Pas très doué le jeune pianiste. Mais pas du genre à abandonner. Dans la famille, la musique et la pratique d’un instrument semblent les seuls moyens de communiquer un peu d’affection et surtout d’obtenir une vraie respectabilité. Alors il travaille, il s’acharne, et quitte à irriter ses professeurs, en fait un combat.
La guerre arrive, il perd un bras. Autre combat : apprendre à jouer d’une seule main. La fortune familiale l’aide à commander des œuvres aux plus grands compositeurs de ce XXe siècle inquiétant mais tellement inspiré. Vient alors la célébrité, toujours dans la douleur. Ne manque que l’amour, qui viendra aussi par le partage de la musique.
Avec ses cases délicatement orchestrées et son noir et blanc étincelant, Yann Damezin rejette l’émotion facile pour nous guider sur les pas de son virtuose. Nous ne connaîtrons jamais son nom, mais sa carrière s’inspire largement de Paul Wittgenstein, célèbre commanditaire du Concerto pour la main gauche de Ravel, entre autres.

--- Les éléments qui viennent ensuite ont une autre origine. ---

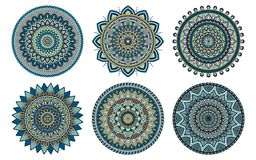 Set of 6 mandalas painted in the same palette, vector illustrati Royalty Free Stock Photo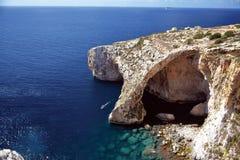 blå grotto malta Royaltyfria Bilder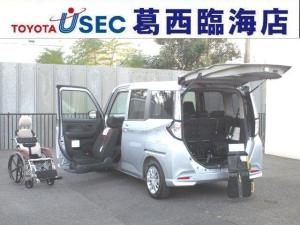 トヨタ タンク X S ウェルキャブ 助手席リフトUPシート車 Bタイプ リアクレーン 左側パワースライドドア スマートキー スマートアシスト2 専用車いす付 消費税非課税車 福祉車両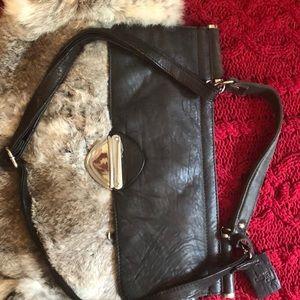 Bags - Showstopper: rabbit fur & leather satchel silver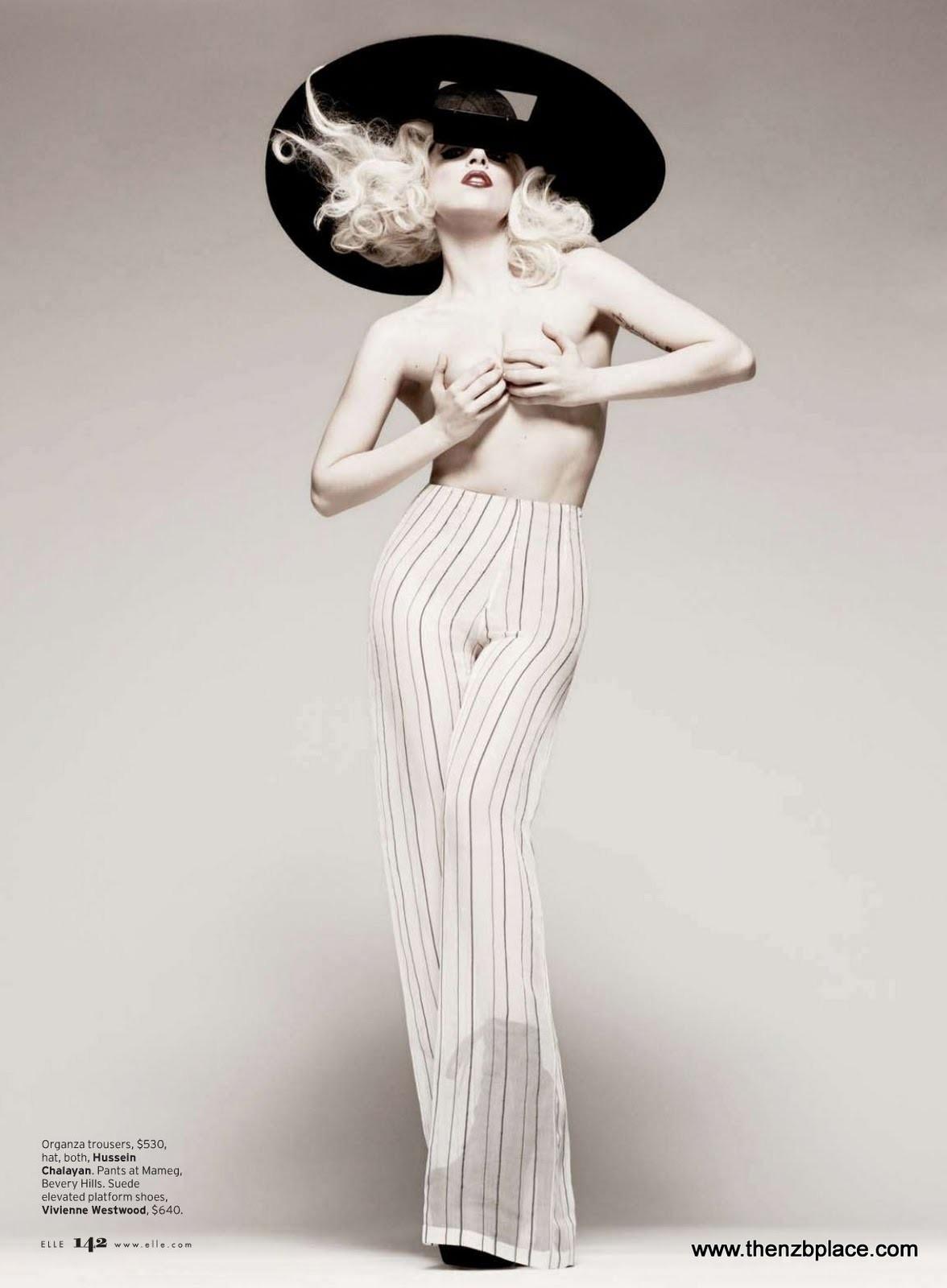 Gaga115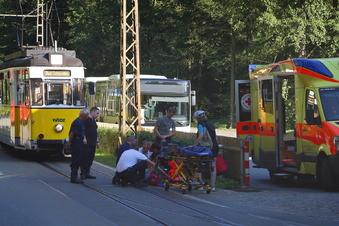 Bad Schandau: Radfahrerin stürzt im Kirnitzschtal
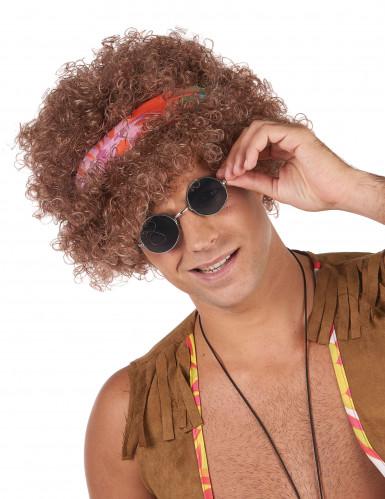 Peruca afro hippie para homem - 130g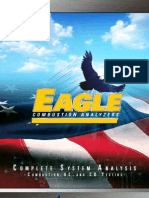 Upload Produto Downloads L685-Eagle-PS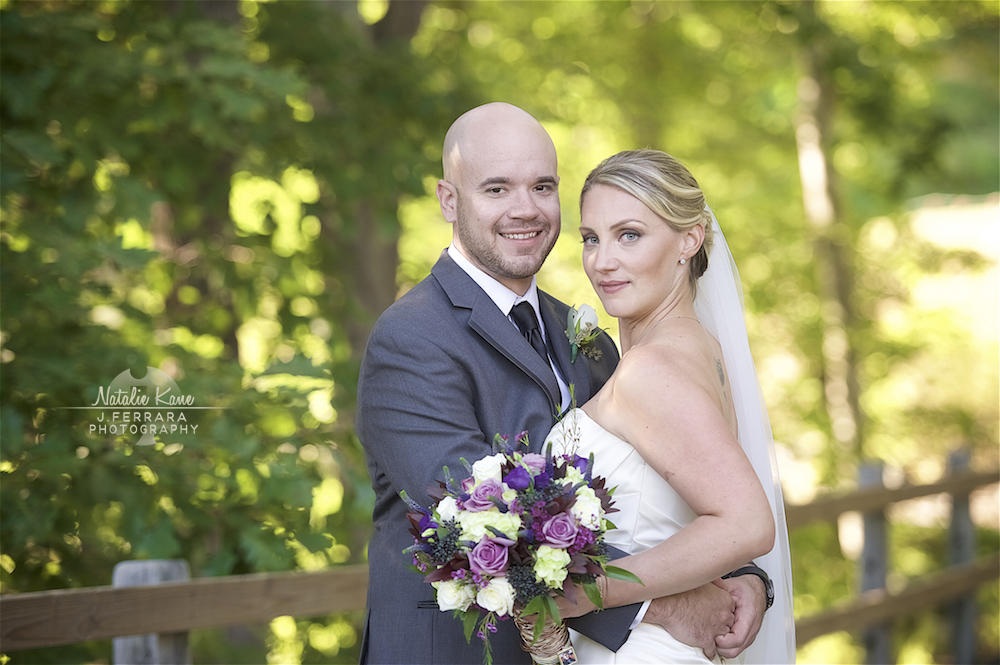 hudson-valley-wedding-photographer-16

Jouant avec les figures géométriques d’un talent inspiré de David B. et Zeina Abirached, l’auteur offre de superbes pages, sans négliger un texte tout aussi fin. « Si les océans sont si vastes, c’est sans doute parce que tant d’exilés les ont abreuvés de leurs larmes » écrit-il, évoquant l’émigration du héros vers les États-Unis dans les années 1940.
Bienvenue à ce nouveau talent du 9e Art, déjà si mûr en auteur complet. La mélancolie de son pianiste laborieux et tourmenté est de celles qui touchent pour longtemps.